→ **Prompt 1**
According to the passage on dust extinction and PAH emission, which JWST bands are most affected by PAH emission?
→ **Prompt 2**
Pick up the passage on dust extinction and PAH emission after its final sentence and keep writing.

→ **Page text**
____________________
Finally, we use the extinction values from Table 5 of [37] to compute the loss of flux expected in each filter by the given \(A_V\) value to JWST NIRCam, 2MASS, and Spitzer IRAC filters. This reference does not provide similar conversions for longer wavelength IR bands, thus requiring us to take a different approach. For JWST MIRI and Spitzer MIPS filters, we use the OH5 model from [38] to approximate the extinction, interpolating to account for gaps in the table. We use the standard assumption that \(R_V = 3.1\) and hence \(A_V/A_K = 8.8\) [39] to convert from absorption coefficients to the appropriate extinction in each filter.

2.6.2 PAH models↩︎

Polycyclic Aromatic Hydrocarbon (PAH) emission is ubiquitous throughout the universe and particularly in molecular clouds where it is associated strongly with massive YSOs that illuminate the surrounding gas. For our purposes, we are most concerned with the ways in which PAH signatures can contaminate other sources to provide excess emission. Indeed, aperture contamination by PAHs is a well-known phenomenon, and is taken into account in traditional methods of color cut separation [4].

Regardless of the many unknowns associated with PAH emission, the progenitors of this emission have been broken down into four main species: PAH\(^+\)s (cationic PAHs), PAH\(^0\)s (neutral PAHs), PAH\(^x\)s (large – \(\sim 100\) C atoms – ionized PAHs), and eVSGs (evaporating very small grains). Observed PAH emission is further categorized by different “classes,” with each class having different levels of contribution from the four basic species. Class A and B are the most common, with Class A emission indicative of interstellar material illuminated by a star, be these HII regions, reflection nebulae, or the general ISM, while Class B is indicative of circumstellar material around Herbig Ae and Be stars, post-AGB stars, and planetary nebulae [40]. A third class, Class C, is much rarer and has been detected only in association with a few extreme post-AGB stars [40], [41].

PAH emission is most clearly measured around the wavelengths of 3.30, 6.20, 7.70, 8.60, 11.30, and 12.70 \(\mu m\) [41]. The JWST bands thus most affected by PAH emission are: F335M, F770W, F1130W and F1280W. To account for this emission, we utilize the template models from [42], along with the associated 3.3 \(\mu m\) emission inferred from [43]. These models include the four different species of PAHs, from which we compose Class A PAH emission spectra, since this class is the most spatially wide-spread within star forming regions, and thus is most likely to occur between a background source and the viewer. Class A PAH emission is composed primarily of the PAH\(^0\) and PAH\(^+\) species [40], with minor contributions from the PAH\(^x\) and eVSG species. As a basis for the relative flux contributions of each species, we refer to the distributions seen across real objects, as measured in Table 6 of [43]. Similarly, to determine what an appropriate level of flux would be for a given source’s SED, we use the ratios in Table 6 of [43] as a guide.
____________________
→ **Record extracts**

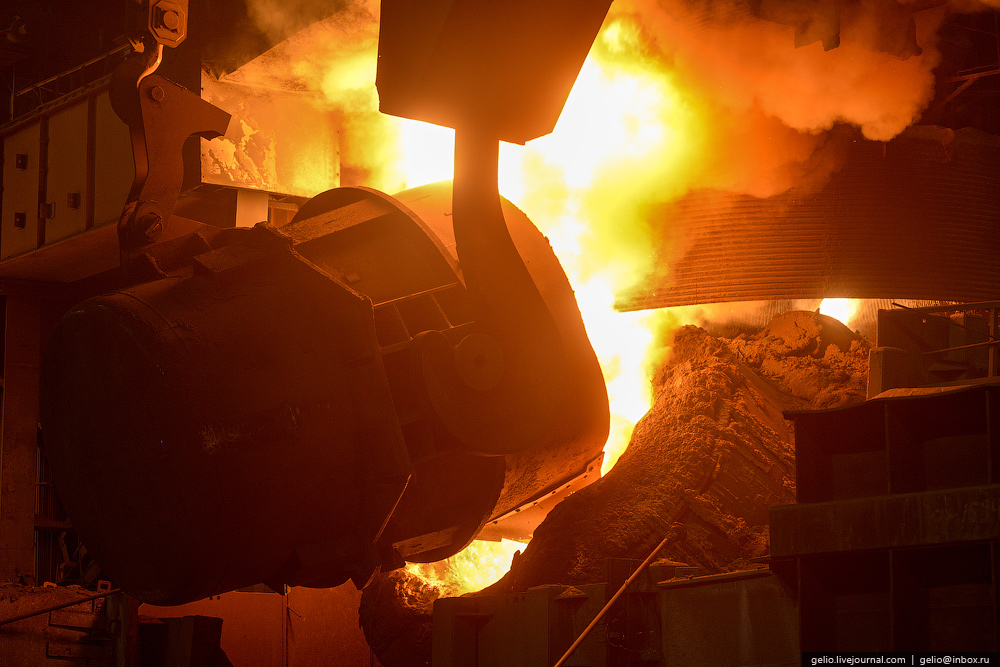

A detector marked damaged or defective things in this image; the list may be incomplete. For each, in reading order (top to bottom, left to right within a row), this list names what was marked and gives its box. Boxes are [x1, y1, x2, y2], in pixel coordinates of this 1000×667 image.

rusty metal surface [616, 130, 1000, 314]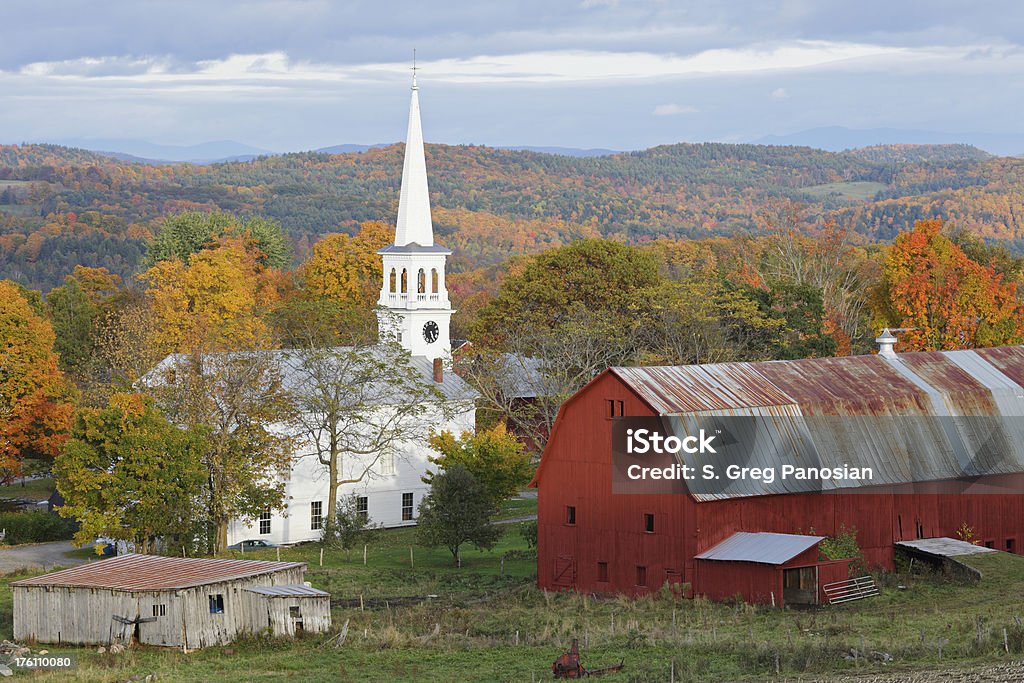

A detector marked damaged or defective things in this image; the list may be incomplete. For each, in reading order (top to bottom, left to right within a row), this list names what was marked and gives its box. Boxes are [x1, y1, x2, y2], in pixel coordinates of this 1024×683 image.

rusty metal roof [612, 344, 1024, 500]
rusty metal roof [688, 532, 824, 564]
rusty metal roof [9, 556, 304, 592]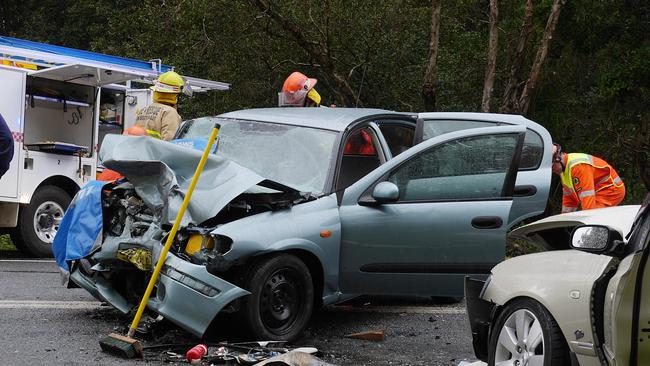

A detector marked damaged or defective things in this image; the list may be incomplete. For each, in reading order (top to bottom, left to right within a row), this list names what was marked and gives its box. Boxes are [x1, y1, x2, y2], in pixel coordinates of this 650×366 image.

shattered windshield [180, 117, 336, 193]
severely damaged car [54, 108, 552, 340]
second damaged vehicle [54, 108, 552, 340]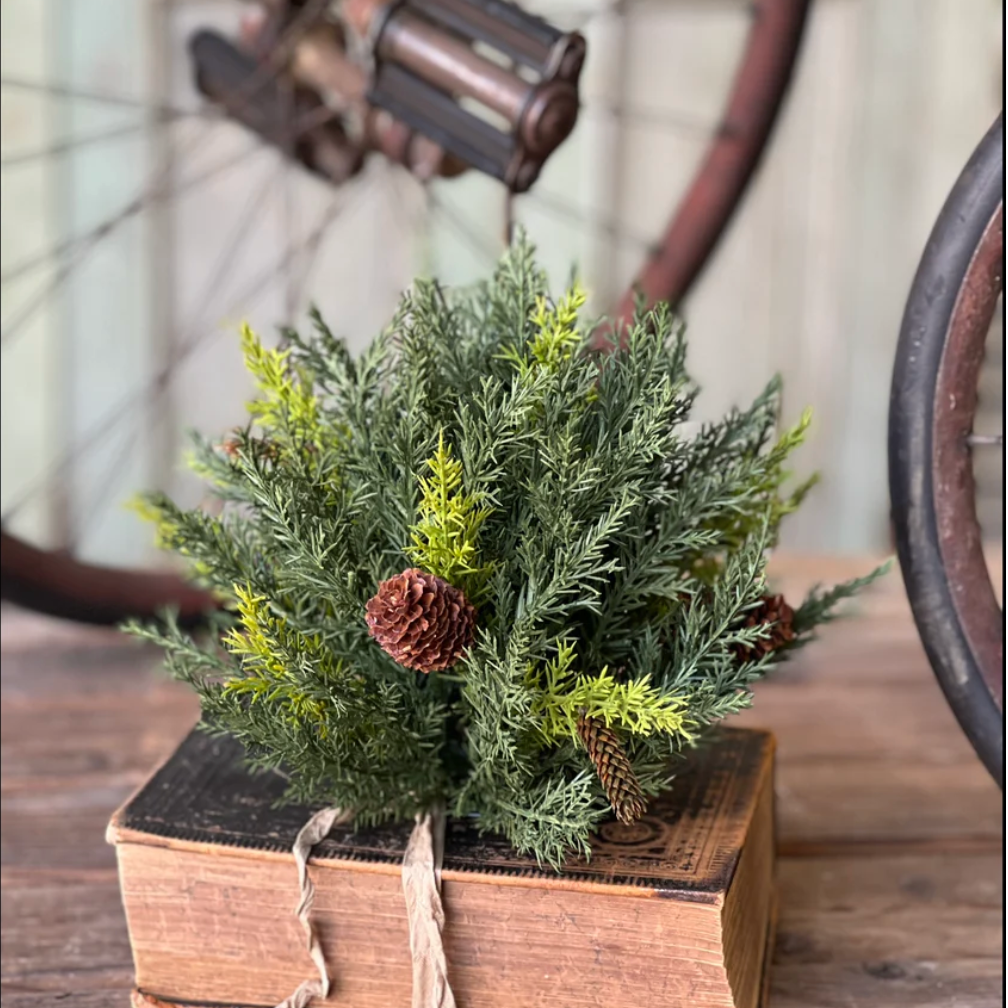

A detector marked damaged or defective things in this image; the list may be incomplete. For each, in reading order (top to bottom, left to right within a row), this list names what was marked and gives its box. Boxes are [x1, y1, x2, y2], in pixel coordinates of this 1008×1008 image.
____________________
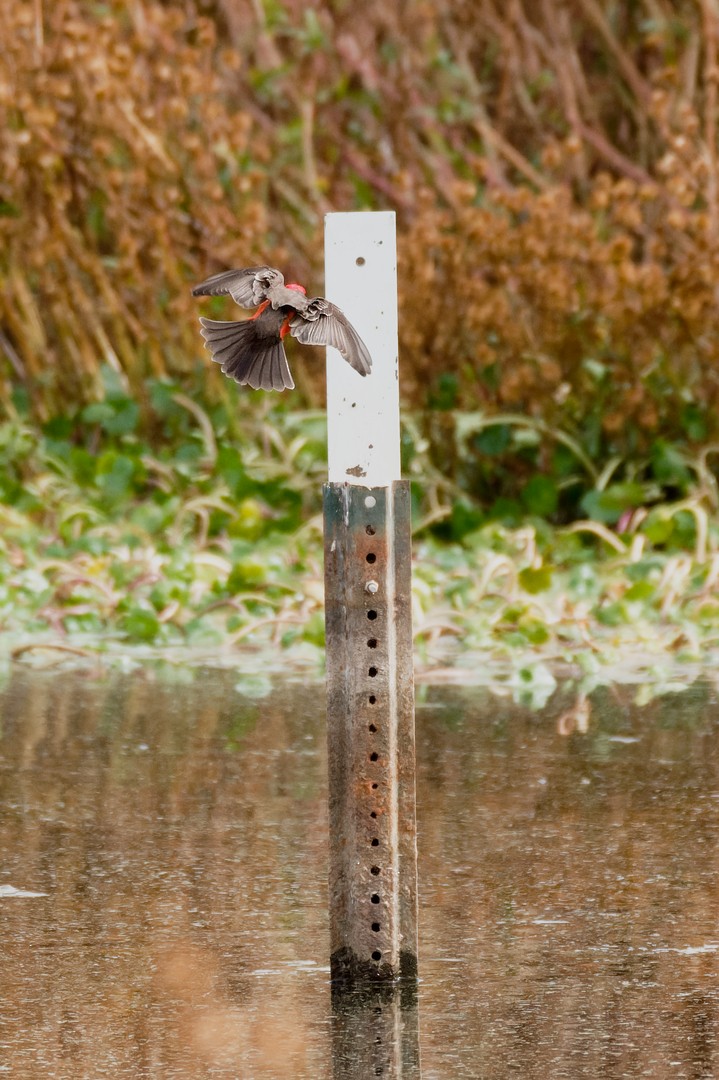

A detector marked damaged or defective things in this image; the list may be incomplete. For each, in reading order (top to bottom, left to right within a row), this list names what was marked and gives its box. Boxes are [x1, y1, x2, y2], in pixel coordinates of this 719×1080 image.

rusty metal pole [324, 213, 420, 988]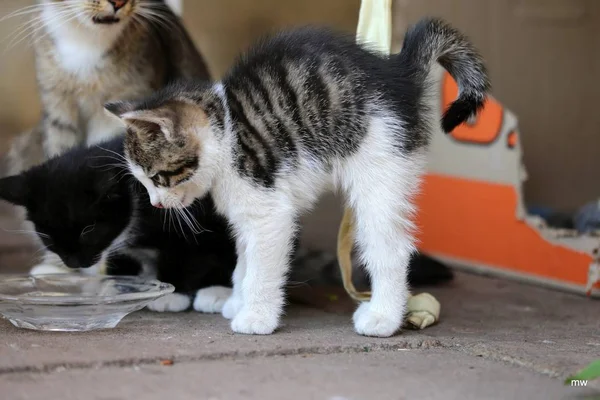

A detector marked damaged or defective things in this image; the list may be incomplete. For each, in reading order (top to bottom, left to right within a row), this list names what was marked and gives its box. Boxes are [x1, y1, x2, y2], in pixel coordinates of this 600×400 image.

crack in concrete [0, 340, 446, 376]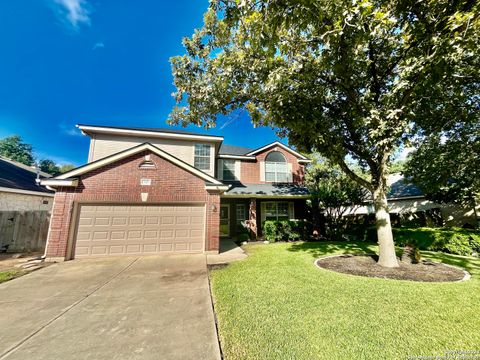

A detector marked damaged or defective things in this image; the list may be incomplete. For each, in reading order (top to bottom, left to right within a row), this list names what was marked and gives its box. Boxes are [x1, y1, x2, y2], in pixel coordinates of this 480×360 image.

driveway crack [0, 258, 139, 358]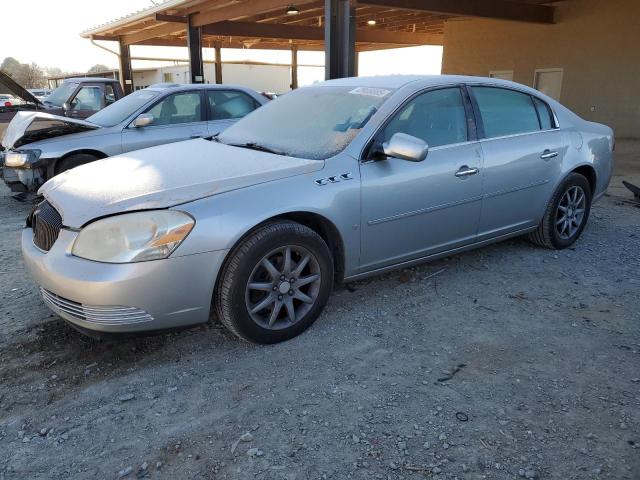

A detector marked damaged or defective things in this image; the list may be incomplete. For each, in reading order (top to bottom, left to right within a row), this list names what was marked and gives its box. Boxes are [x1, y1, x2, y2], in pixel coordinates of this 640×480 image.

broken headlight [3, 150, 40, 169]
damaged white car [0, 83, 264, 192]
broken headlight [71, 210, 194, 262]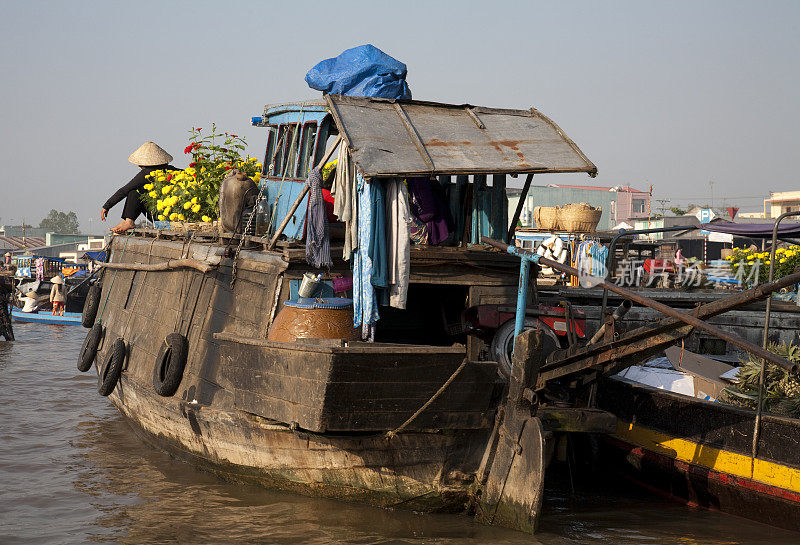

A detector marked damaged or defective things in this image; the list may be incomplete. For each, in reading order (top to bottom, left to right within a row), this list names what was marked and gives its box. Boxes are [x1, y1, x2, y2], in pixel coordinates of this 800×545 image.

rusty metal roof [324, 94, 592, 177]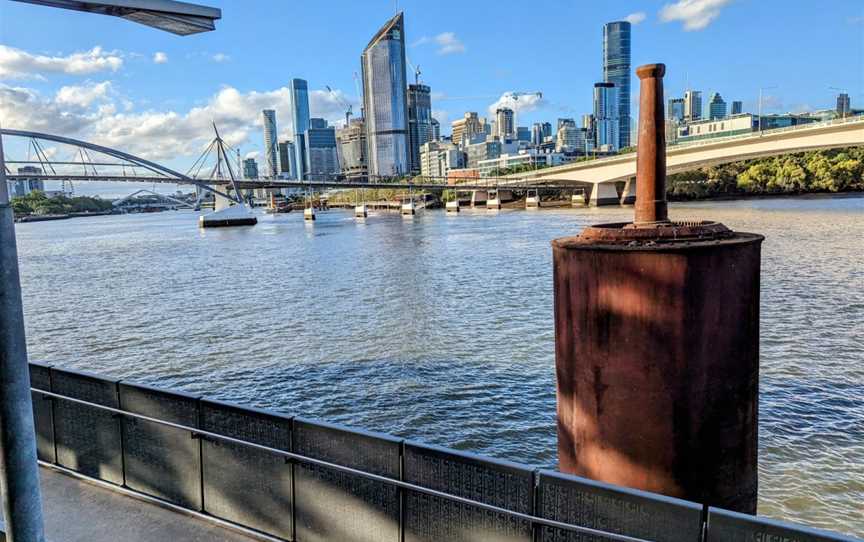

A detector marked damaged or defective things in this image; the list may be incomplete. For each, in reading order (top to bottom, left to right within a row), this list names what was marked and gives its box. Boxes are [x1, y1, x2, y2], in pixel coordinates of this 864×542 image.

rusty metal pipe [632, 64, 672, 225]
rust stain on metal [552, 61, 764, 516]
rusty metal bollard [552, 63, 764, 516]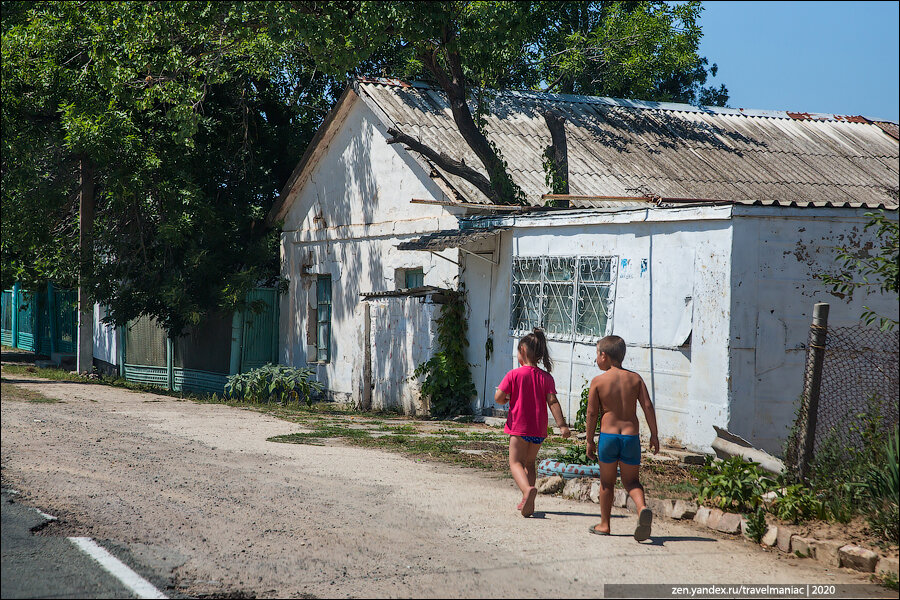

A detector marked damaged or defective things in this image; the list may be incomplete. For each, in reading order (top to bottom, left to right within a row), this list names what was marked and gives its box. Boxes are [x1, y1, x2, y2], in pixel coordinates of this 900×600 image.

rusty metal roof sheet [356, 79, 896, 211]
____________________
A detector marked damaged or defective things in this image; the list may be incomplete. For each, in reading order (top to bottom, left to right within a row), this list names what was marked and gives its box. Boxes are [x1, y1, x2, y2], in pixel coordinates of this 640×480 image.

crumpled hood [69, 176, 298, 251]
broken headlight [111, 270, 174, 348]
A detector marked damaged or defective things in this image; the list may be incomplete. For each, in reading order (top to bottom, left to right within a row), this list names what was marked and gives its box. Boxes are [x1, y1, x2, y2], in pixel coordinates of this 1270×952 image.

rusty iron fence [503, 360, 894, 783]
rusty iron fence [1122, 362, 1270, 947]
____________________
→ **Exercise response 1**
F335M, F770W, F1130W and F1280W.

→ **Exercise response 2**
Not every sight-line in a molecular cloud has PAH emission, and it is important to have representative samples of both cases with and without PAH emission. As such, PAH emission is added to 50% of all objects experiencing an extinction greater than \(A_V=0.5\), to get a solid sample of all types of objects that may experience such contamination within our training set. Since the PAH emission originates within the molecular cloud, it may also be subject to some of the dust extinction present along the same line of sight. To address this effect, we apply the extinction and PAH emission as three steps. We take the extinction assigned to the source (see previous section), and choose some random value between 0 and 1. This fraction is then multiplied by the extinction to determine how much material is between the source and the PAH emission source. Then, the PAH emission is added. Finally, the remaining extinction is added to the combined signal of source object and PAH emission.

2.6.3 Noise↩︎

Along with the above effects, we add noise to the flux information in each band. Noise is defined at runtime based on the input real dataset being classified, where the noise is sampled from the distribution of errors of these data. For each filter, these errors are used to define the standard deviation of a Gaussian with mean 0, from which a value is randomly pulled and then added to the synthetic data to generate a noisier set of magnitudes and thus colors. In the specific case of where no real data have been supplied and the filter choice is being evaluated (see Section 4), we leave it to the user to decide the best method of defining errors and thus noise. For example, one simple approach would be to use Gaussian errors with a mean of 0.1 mag and standard deviation of 0.02 mag.

3 Methods↩︎

3.1 XGBoost↩︎

SESHAT is built on top of a machine learning framework. We use machine learning to be able to classify any set of JWST data, regardless of the number of bands present. In the previous section, we defined the various SED models, which by their synthetic nature allow us to use the same set of data for all possible filter combinations, and thus to create a model with a consistent basis for the determination of class.

In this work, we use XGBoost [44], a decision tree-based machine learning method for multi-class classification. This method is chosen in part for its similarity to color cuts (as it makes splits at each node of the tree). XGBoost was also chosen for its ability to avoid overfitting through the use of parameters and early stopping, i.e., when a model stops being trained when it begins to perform worse on a dataset used to validate the model. Finally, XGBoost natively handles missing values without the need for imputation.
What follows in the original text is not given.